Visual spatial reasoning items —

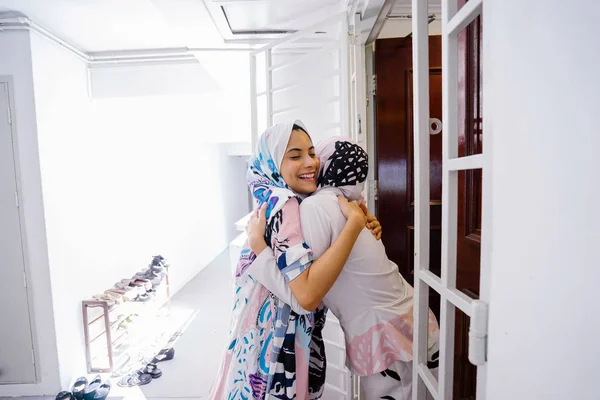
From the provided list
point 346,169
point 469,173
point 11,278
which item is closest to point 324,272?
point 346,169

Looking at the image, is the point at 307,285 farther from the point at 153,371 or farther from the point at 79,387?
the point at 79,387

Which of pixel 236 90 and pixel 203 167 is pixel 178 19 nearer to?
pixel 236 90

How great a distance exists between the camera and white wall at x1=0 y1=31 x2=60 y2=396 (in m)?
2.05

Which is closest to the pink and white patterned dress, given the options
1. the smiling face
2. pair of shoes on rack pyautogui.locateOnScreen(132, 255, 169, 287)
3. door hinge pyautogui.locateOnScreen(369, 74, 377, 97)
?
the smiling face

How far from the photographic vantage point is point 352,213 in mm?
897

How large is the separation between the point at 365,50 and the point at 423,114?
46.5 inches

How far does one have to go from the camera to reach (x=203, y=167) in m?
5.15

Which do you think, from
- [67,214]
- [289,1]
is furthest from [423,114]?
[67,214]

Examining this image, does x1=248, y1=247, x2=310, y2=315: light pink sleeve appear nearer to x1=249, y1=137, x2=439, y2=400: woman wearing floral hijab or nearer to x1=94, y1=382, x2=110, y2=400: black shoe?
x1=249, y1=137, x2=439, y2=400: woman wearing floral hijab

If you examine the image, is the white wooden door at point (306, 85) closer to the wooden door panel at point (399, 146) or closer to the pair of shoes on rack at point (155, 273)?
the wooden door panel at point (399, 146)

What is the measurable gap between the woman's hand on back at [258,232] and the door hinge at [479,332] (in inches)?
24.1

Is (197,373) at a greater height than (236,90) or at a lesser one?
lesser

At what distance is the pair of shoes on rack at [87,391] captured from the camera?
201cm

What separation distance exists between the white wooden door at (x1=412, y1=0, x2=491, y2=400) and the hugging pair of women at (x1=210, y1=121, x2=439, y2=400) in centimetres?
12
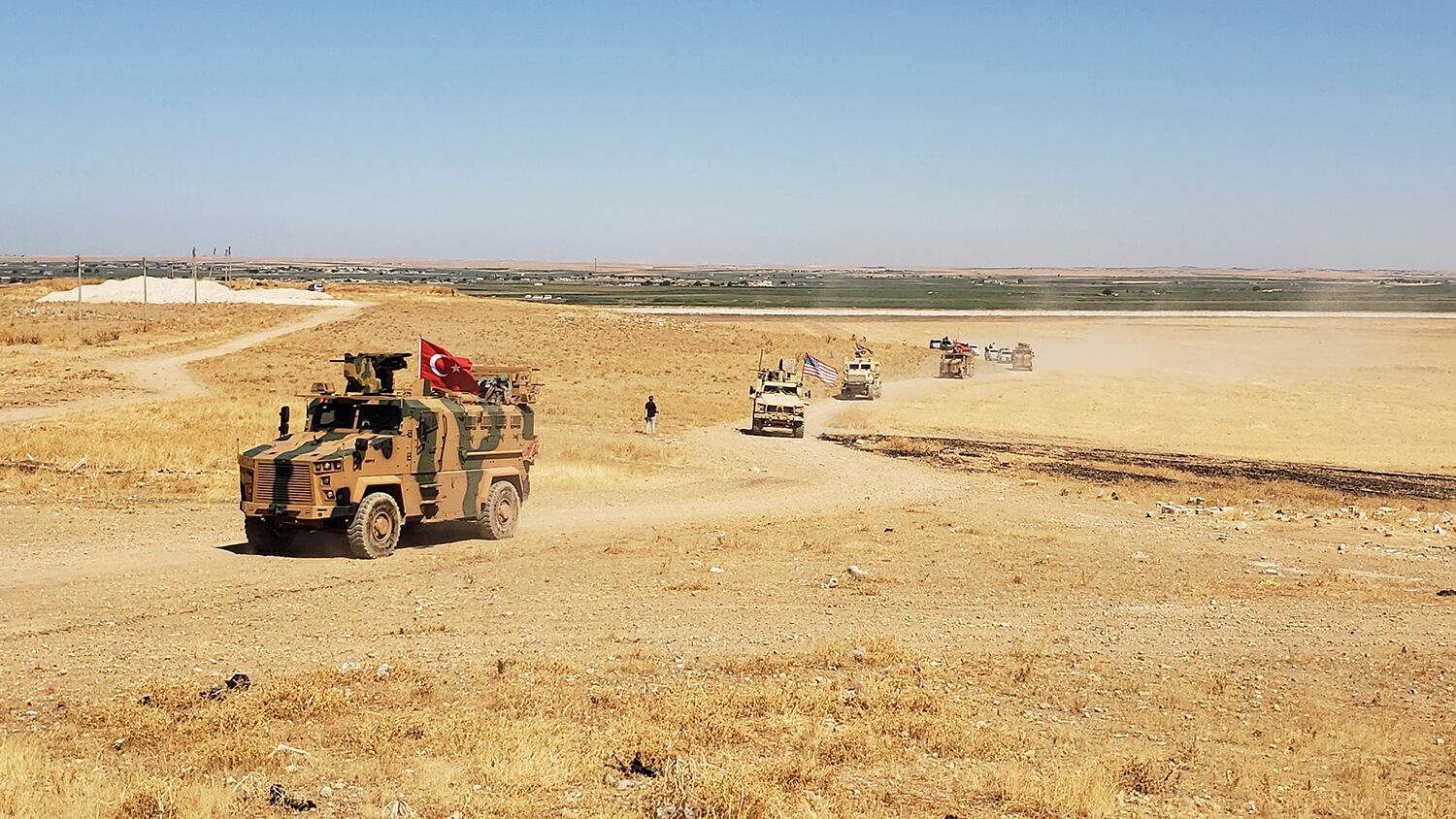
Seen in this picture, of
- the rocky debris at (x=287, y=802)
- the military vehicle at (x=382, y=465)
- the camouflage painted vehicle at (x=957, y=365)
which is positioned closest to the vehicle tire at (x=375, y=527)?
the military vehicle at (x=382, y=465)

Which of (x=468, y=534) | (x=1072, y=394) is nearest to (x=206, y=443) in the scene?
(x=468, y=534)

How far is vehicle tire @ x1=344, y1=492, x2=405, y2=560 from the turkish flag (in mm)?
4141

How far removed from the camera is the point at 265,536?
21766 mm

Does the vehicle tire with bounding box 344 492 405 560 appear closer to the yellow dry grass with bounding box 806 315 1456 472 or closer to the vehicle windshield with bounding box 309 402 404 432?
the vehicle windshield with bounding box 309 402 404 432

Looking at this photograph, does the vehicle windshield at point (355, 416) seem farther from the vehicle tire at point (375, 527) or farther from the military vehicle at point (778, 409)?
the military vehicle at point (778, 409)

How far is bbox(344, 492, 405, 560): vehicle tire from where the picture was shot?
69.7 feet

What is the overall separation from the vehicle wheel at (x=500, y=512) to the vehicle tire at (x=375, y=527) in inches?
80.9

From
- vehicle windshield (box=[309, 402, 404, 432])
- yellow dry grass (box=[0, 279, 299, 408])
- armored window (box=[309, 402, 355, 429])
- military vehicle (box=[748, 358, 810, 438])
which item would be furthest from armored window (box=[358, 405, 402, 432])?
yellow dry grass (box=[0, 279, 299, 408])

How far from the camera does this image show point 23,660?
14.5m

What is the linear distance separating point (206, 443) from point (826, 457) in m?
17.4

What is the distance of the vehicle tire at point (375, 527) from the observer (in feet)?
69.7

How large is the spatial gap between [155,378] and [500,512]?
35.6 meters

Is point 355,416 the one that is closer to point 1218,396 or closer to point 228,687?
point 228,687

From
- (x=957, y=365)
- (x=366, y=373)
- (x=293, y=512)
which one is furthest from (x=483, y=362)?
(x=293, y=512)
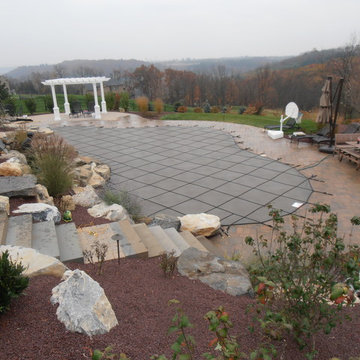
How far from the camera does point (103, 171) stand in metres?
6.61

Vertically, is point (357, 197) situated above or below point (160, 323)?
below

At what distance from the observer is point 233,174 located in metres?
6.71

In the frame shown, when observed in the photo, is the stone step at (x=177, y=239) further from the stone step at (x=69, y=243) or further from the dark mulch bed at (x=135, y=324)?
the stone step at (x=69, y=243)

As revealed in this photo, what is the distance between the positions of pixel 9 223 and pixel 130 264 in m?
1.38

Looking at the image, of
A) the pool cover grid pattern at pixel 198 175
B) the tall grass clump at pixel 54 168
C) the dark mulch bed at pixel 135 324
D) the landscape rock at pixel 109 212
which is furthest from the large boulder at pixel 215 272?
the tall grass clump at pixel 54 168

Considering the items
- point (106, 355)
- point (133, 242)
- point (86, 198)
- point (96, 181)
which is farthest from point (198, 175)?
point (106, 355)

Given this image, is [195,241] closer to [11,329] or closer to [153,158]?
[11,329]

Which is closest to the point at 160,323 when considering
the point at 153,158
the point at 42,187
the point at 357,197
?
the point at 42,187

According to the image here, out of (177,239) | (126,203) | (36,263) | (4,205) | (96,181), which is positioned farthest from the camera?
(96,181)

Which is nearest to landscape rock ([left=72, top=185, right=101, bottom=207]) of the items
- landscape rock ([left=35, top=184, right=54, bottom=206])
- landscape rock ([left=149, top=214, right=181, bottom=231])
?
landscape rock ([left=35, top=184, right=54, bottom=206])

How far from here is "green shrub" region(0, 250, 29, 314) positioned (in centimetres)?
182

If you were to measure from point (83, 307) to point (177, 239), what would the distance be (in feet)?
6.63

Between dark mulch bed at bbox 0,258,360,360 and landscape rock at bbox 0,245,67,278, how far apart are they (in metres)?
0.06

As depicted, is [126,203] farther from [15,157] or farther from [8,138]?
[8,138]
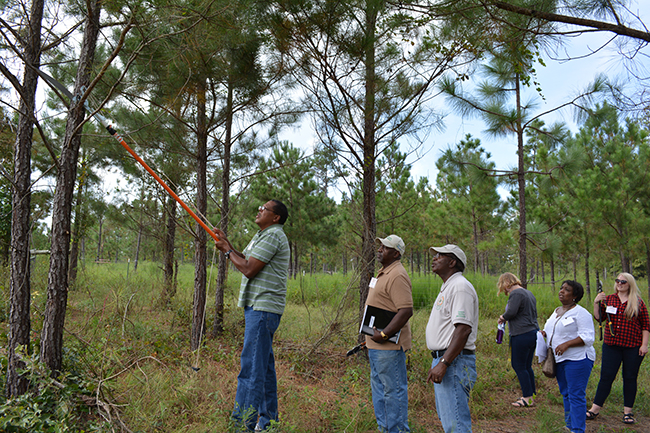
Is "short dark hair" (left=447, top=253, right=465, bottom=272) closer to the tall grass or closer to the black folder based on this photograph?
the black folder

Instruction — Lay out the lines of the items as a Markdown table with the columns Number and Item line, starting at the line that contains "As depicted, is" and continuing through the last line of the items. Number each row, skip blank lines, and leave out the pictures.

The output —
| Number | Item line |
|---|---|
| 1 | As depicted, is [126,203] farther from [15,157] or farther from [8,138]? |
| 2 | [8,138] |
| 3 | Is "short dark hair" (left=447, top=253, right=465, bottom=272) closer to the tall grass or closer to the black folder based on this photograph? |
| 4 | the black folder |